◆ List of tasks:
A - From the Peter Marshall biography, list the titles of the four books under "Books authored."
B - According to the Peter Marshall biography, when was he elected a Fellow of the British Academy?
C - Please repeat the stretch of the Peter Marshall biography from "Scottish historian (born" through "University of Warwick.".

◆ Passage shown:
**********
- Born: 26 October 1964 (age 61) Orkney, Scotland
- Awards: Wolfson History Prize (2018)

Academic background
- Education: Kirkwall Grammar School
- Alma mater: University College, Oxford
- Thesis: Attitudes of the English People to Priests and Priesthood, 1500–1553 (1990)
- Doctoral advisor: Susan Brigden

Academic work
- Discipline: History
- Sub-discipline: Early modern English history; history of Christianity; social history;
- Institutions: Ampleforth College University of Warwick
- Main interests: Reformation
- Notable works: Heretics and Believers (2017)

= Peter Marshall (historian) =

Scottish historian (born 1964)

Peter Marshall (born 26 October 1964) is a Scottish historian and academic, known for his work on the Reformation and its impact on the British Isles and Europe. He is professor of history at the University of Warwick.

==Biography==
Marshall was born on 26 October 1964 in Orkney, Scotland. He was educated at Kirkwall Grammar School, before studying at University College, Oxford. His doctoral thesis was titled Attitudes of the English People to Priests and Priesthood, 1500–1553. His doctoral supervisor was Susan Brigden.

Marshall began his career as a teacher: he was a history teacher at Ampleforth College, a Roman Catholic private school in North Yorkshire. In 1994, he joined the University of Warwick as a lecturer. He was promoted to senior lecturer in 2001, and to reader in 2004. He was appointed professor of history in 2006.

Between 2023 and 2024 Marshall served as President of the Ecclesiastical History Society.

==Honours==
Marshall was the winner of the 2018 Wolfson History Prize for his book Heretics and Believers: A History of the English Reformation. In July 2018, he was elected a Fellow of the British Academy (FBA), the United Kingdom's national academy for the humanities and social sciences. He is also an elected Fellow of the Royal Historical Society (FRHistS).

==Published works==
===Books authored===
- Marshall, Peter (1994). "The Catholic Priesthood and the English Reformation"
- Marshall, Peter (2002). "Beliefs and the Dead in Reformation England"
- Marshall, Peter (2003). "Reformation England, 1480–1642"
- Marshall, Peter (2006). "Religious Identities in Henry VIII's England"
**********
◆ Data shown:
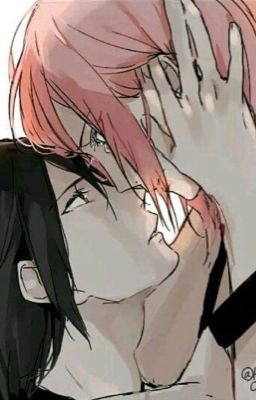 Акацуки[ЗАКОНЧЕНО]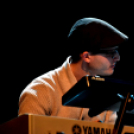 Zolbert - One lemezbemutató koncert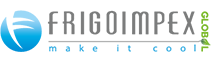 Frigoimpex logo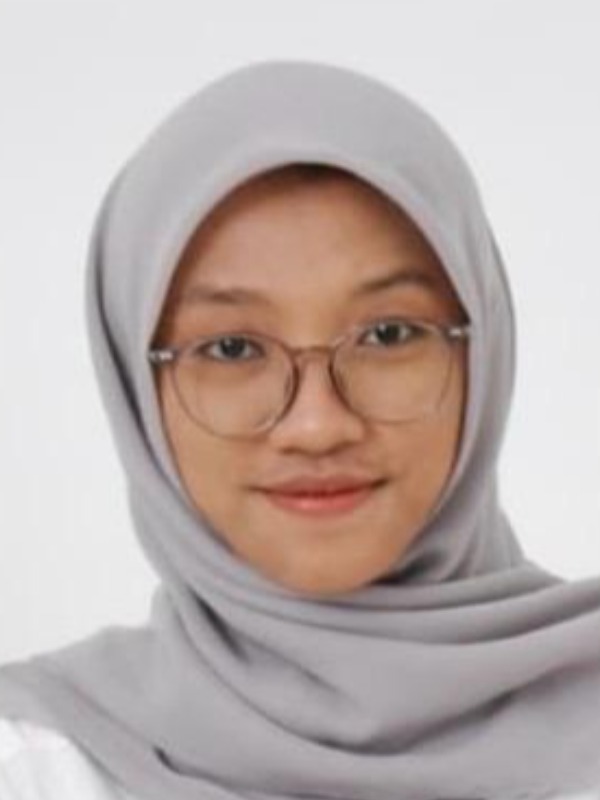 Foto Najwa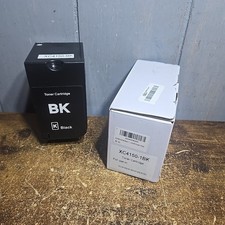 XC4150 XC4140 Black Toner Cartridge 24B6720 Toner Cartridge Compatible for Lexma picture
**********
◆ Solutions below:
A -
- The Catholic Priesthood and the English Reformation
- Beliefs and the Dead in Reformation England
- Reformation England, 1480–1642
- Religious Identities in Henry VIII's England

B - July 2018

C -
Scottish historian (born 1964)

Peter Marshall (born 26 October 1964) is a Scottish historian and academic, known for his work on the Reformation and its impact on the British Isles and Europe. He is professor of history at the University of Warwick.